■ Work order ■
If a line in the entries below includes "group", show that line.

--- Information given Enclosed Below ---

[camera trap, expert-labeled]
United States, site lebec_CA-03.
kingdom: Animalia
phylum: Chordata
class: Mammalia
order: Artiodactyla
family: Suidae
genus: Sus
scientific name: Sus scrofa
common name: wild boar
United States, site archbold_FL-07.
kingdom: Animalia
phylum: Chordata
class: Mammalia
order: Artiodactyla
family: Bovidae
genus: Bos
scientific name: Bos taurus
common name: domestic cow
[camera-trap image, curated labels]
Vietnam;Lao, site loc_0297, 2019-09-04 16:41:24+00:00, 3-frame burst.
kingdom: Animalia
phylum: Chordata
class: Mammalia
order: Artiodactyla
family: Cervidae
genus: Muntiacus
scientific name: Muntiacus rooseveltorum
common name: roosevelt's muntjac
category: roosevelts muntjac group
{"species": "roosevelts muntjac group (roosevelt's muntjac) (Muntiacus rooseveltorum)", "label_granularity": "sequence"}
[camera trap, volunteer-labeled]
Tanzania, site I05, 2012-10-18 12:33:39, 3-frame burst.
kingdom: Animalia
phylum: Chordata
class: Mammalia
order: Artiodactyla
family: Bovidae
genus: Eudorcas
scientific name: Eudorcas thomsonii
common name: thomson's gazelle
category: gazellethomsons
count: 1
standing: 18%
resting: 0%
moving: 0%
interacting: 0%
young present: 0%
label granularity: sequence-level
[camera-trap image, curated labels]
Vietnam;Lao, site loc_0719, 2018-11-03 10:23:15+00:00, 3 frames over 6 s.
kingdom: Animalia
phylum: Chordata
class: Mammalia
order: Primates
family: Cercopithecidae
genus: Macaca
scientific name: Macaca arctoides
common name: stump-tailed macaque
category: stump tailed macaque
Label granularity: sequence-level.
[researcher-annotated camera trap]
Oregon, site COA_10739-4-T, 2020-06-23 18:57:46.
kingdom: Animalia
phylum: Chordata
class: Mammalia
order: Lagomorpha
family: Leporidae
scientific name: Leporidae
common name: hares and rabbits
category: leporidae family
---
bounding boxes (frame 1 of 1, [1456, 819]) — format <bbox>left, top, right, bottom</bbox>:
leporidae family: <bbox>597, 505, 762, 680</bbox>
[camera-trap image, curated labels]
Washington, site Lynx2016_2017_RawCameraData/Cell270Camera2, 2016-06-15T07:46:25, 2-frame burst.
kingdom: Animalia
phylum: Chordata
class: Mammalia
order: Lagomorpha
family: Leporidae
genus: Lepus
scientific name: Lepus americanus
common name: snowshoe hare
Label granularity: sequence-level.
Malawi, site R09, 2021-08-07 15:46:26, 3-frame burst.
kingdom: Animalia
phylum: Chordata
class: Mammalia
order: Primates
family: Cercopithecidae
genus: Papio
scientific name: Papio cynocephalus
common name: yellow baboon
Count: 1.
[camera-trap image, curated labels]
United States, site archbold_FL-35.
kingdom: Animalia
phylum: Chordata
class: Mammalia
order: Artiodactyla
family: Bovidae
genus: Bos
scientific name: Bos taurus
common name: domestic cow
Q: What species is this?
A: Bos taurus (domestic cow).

--- End of Enclosed Information given ---

■ Solution to this task ■
category: roosevelts muntjac group
{"species": "roosevelts muntjac group (roosevelt's muntjac) (Muntiacus rooseveltorum)", "label_granularity": "sequence"}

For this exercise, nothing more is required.